■ **TASK**: Without the images, write out all of the following entries exactly.

■ **DATA TO EXAMINE**:
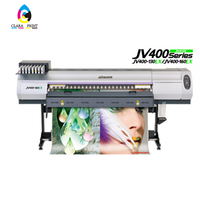 High Performance High Speed Best quality Wide Format Inkjet Mimaki JV400-130LX/JV400-160LX Printer With Gen 5 print head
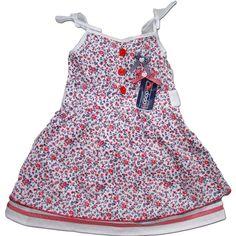 Sukienka Zatoka - na co dzień, ale i od święta!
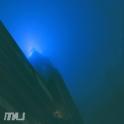 Modular Underground 01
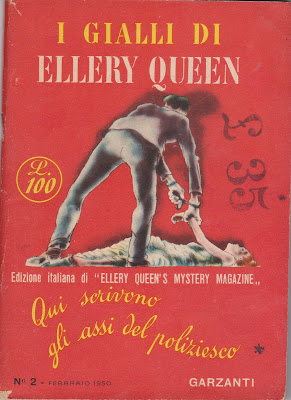 John Dickson Carr : L'assassinio dei proverbi (The Proverbial Murder, 1943?) - senza trad. - in I Gialli di Ellery Queen, Garzanti, N°2 Febbraio 1950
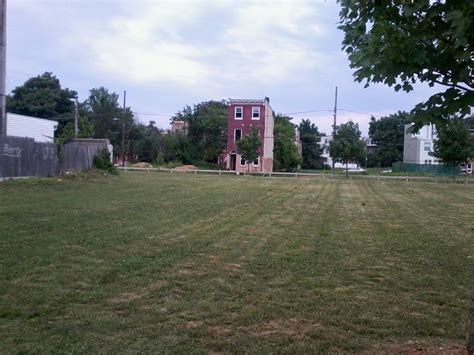 Empty Lot Syndrome - The problem with vacant lots | We Buy ...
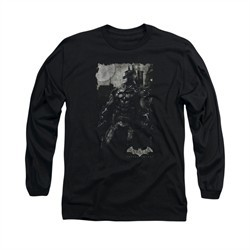 Arkham Knight Shirt Grey Photo Long Sleeve Black Tee T-Shirt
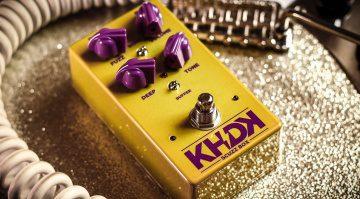 KHDK Electronics Scuzz Box Fuzz Pedal Front 1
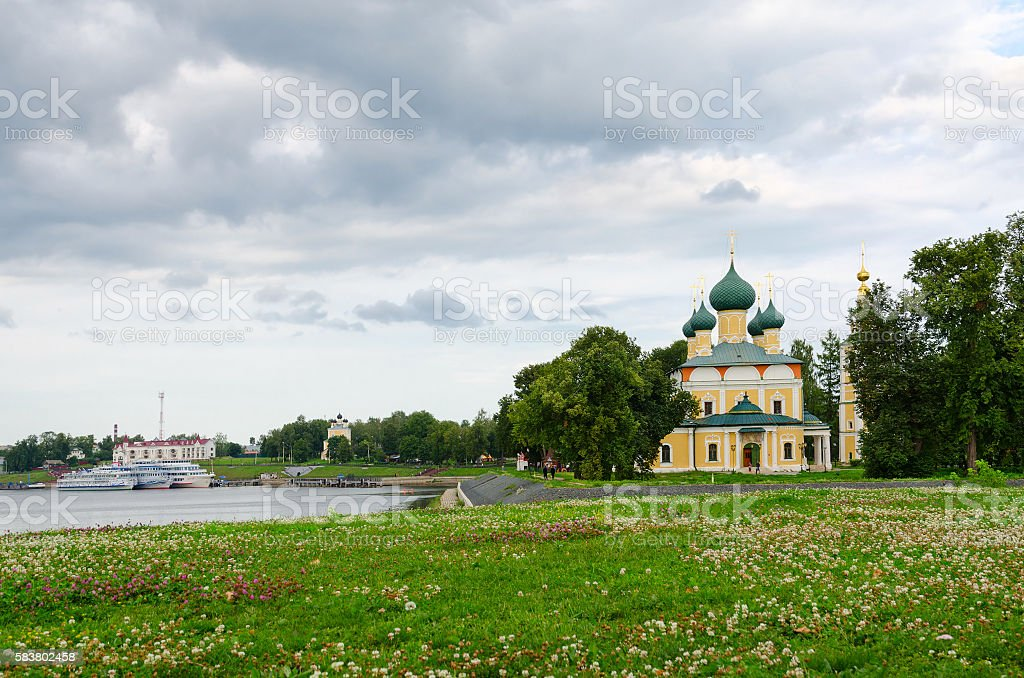 View of Transfiguration of Savior Cathedral and river pier, Uglich stock photo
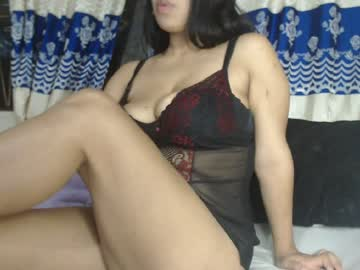 Chaturbate halana_lima record public webcam from Chaturbate.com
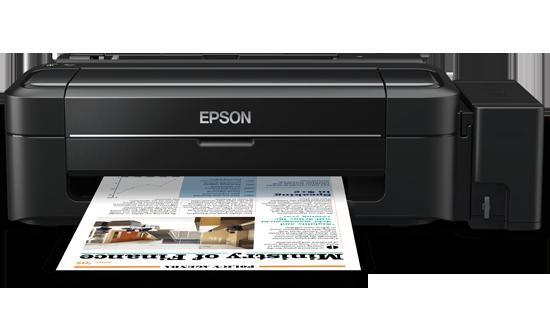 EPSON L300 Ink Tank Colour Inkjet Printer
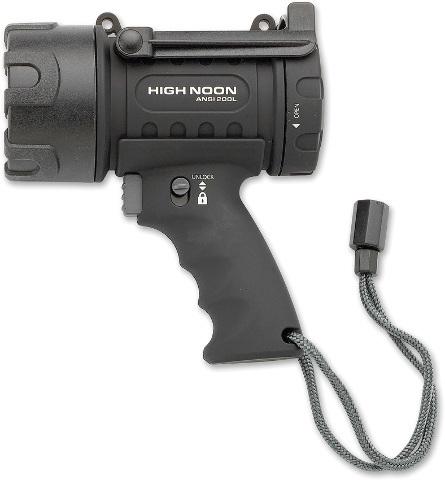 Browning Spotlight New High Noon Led Spotlight 3717710 Ebay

■ **TASK SOLUTION**:
 High Performance High Speed Best quality Wide Format Inkjet Mimaki JV400-130LX/JV400-160LX Printer With Gen 5 print head
 Sukienka Zatoka - na co dzień, ale i od święta!
 Modular Underground 01
 John Dickson Carr : L'assassinio dei proverbi (The Proverbial Murder, 1943?) - senza trad. - in I Gialli di Ellery Queen, Garzanti, N°2 Febbraio 1950
 Empty Lot Syndrome - The problem with vacant lots | We Buy ...
 Arkham Knight Shirt Grey Photo Long Sleeve Black Tee T-Shirt
 KHDK Electronics Scuzz Box Fuzz Pedal Front 1
 View of Transfiguration of Savior Cathedral and river pier, Uglich stock photo
 Chaturbate halana_lima record public webcam from Chaturbate.com
 EPSON L300 Ink Tank Colour Inkjet Printer
 Browning Spotlight New High Noon Led Spotlight 3717710 Ebay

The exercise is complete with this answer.